“It was a bright cold day in April and the clocks were striking 13.” The opening words of British writer George Orwell’s classic novel 1984 capture something of the dystopian mood in business aviation.
The clocks may not be striking 13 – yet. But business aviation is experiencing rapid changes – seemingly by the day. This shifting terrain is well captured by the phrase “the Now Normal”, as a replacement for the more usual ‘the New Normal’.

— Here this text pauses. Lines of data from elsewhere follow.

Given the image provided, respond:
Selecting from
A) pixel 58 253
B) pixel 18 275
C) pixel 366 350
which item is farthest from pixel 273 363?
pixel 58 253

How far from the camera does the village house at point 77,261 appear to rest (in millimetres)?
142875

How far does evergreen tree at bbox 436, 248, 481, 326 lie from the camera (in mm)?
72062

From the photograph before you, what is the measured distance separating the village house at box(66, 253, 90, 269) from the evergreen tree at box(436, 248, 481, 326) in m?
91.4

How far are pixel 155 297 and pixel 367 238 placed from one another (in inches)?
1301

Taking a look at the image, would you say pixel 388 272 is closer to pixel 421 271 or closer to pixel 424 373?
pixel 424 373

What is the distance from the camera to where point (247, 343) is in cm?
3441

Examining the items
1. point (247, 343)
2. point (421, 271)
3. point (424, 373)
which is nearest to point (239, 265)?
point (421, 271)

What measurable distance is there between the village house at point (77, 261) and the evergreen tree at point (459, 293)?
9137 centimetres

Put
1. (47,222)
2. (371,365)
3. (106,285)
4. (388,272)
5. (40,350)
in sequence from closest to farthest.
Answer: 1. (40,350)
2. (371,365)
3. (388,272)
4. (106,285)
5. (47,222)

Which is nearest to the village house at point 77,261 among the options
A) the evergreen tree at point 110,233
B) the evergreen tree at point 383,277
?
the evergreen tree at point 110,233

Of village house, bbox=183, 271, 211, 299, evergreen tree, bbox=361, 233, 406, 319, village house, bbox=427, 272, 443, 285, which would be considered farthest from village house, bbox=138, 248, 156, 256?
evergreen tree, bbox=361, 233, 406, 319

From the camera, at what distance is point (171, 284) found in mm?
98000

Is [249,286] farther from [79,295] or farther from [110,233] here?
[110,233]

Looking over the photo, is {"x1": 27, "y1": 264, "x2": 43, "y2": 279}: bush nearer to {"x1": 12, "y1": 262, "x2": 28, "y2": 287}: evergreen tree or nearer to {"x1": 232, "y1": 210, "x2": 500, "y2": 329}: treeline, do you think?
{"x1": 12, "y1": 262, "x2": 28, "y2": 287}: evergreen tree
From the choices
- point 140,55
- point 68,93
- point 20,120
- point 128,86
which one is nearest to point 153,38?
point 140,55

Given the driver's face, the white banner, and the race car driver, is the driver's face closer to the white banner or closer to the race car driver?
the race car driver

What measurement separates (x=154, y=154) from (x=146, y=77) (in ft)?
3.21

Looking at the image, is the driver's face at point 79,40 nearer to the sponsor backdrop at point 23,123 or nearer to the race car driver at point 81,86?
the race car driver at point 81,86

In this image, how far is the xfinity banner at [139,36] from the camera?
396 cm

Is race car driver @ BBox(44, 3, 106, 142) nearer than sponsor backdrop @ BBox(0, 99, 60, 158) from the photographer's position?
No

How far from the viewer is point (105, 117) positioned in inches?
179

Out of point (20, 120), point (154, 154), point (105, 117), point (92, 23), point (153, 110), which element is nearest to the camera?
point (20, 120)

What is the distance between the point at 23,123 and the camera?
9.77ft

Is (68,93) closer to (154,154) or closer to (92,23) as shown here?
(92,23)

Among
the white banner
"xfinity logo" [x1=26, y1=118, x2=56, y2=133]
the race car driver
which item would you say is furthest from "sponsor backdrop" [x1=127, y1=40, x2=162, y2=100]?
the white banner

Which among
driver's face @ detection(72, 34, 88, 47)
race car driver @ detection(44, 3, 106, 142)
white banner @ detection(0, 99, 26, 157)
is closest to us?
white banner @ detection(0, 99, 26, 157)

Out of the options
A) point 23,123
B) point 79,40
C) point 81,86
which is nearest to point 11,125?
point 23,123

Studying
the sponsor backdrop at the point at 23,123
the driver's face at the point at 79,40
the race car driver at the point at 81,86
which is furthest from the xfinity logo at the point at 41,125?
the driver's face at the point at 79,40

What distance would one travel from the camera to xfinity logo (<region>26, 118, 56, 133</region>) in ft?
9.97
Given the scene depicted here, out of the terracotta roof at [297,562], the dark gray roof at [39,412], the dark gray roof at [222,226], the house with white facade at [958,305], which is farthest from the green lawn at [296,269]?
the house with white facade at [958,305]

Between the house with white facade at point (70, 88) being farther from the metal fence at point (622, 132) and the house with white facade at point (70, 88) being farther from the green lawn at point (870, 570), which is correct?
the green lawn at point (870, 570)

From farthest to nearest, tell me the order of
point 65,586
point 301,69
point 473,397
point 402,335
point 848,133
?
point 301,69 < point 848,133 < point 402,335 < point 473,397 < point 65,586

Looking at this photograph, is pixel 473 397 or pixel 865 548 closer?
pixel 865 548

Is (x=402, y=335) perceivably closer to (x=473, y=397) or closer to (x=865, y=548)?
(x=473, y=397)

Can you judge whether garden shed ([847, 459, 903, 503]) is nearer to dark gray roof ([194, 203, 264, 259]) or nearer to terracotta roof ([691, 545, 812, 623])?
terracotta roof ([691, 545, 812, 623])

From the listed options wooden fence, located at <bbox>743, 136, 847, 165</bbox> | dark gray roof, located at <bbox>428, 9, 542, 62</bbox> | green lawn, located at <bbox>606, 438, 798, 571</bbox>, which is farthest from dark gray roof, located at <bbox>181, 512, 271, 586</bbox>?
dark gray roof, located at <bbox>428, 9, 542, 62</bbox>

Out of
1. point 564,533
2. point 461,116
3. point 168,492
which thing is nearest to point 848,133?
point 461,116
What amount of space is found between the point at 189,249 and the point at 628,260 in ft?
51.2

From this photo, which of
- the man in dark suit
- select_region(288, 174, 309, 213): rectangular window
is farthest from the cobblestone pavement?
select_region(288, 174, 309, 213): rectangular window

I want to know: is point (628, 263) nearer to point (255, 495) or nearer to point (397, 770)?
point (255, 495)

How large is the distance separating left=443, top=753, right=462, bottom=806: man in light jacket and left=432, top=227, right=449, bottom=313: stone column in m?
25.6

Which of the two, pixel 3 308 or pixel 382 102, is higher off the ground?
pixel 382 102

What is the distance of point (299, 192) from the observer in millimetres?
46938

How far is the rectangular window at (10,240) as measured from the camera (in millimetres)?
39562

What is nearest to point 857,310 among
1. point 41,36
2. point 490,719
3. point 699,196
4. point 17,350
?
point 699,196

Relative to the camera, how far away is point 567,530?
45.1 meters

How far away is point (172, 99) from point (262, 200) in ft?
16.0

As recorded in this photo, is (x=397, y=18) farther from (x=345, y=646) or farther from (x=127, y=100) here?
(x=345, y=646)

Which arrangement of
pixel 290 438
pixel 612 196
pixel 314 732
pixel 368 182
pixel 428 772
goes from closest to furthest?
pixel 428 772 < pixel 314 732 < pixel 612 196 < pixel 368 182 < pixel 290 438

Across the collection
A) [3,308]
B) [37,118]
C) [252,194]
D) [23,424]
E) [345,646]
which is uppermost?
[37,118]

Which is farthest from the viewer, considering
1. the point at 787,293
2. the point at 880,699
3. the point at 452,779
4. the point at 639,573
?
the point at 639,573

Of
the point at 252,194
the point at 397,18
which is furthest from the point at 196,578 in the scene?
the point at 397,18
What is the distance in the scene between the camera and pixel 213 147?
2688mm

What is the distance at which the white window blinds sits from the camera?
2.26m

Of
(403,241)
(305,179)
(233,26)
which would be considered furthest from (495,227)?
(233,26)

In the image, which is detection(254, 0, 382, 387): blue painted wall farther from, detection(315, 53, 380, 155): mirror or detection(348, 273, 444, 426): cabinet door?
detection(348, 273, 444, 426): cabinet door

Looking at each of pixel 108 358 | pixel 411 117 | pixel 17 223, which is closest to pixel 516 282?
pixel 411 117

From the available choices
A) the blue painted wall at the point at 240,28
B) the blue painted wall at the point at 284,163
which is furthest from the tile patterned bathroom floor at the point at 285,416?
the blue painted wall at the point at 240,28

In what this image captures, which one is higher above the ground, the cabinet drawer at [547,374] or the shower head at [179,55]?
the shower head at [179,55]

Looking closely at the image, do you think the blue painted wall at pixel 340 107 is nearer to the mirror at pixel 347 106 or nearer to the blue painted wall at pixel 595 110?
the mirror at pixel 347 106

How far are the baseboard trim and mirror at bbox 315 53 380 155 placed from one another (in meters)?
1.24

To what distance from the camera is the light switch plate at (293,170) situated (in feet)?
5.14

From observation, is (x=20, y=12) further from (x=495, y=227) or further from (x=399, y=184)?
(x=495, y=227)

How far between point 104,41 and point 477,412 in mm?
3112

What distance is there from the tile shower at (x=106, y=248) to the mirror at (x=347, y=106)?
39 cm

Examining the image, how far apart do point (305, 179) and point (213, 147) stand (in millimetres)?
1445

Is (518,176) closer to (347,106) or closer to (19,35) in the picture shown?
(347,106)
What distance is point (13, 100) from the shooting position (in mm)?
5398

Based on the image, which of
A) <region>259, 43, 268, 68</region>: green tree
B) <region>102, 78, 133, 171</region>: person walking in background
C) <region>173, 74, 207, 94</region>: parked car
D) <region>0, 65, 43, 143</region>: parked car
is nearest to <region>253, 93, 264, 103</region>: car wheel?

Steve McManus, GE Aviation sales director, used the term, coined by his wife, in this week’s Town Hall online meeting. It was useful, he said, in persuading people who don’t like change to come to terms with its implications. “We are going to be in a state of dynamic flux in a changing world for the next 18 months,” he told the Town Hall‘s 300-plus delegates.
Change is afoot almost everywhere in private and commercial aviation – much like the rest of life. McManus even pondered the merits of renaming business jets as family jets to reflect the growing number of owners choosing to fly with their families on vacation or to relocate relatives. This was leading to even more emphasis on safety, with the latest GE Engines equipped with nearly 90 sensors to transmit continuous information about power plant health and performance.
James Hardie, Collins Aerospace’s head of regional marketing, EMEA, Information Management Services, also likes the term. He told the opening session of Corporate Jet Investor’s recent Middle East & Africa 2020 online conference: “Thinking of this as the now-normal, not the new-normal, is a telling way of looking at the situation.”
He continued: “Covid-19 has advanced what would have taken five years [to accomplish] in just five minutes.”
A year ago, who would have thought that Zoom calls would dominate our working lives? (Other web-based video conferencing systems are widely available). Or that pre-purchase aircraft inspections could be completed by video link? Or aircraft deals could be closed without the new owner ever touching the metal or smelling the leather? Or that business jet flights would depend on even bigger teams of planners to establish what airspace is currently open to which aircraft? And whether the aircrew can remain overnight and what certification they and their passengers need to assure their Covid-19 free status?
While much is unfamiliar, frustrating and, yes, damaging (but hopefully limited to the short term) about this new Covid-19 landscape, change appears to be accelerating the pace of innovation amid the adversity. And with adversity for travellers and innovation comes fresh business opportunities in the shape of first-time flyers and catering for the changing needs of long-established clients.
Best of all, while the clocks are set to change before too long as Daylight Saving Time ends in the Northern Hemisphere, at least there is no sign of them striking 13 any time soon.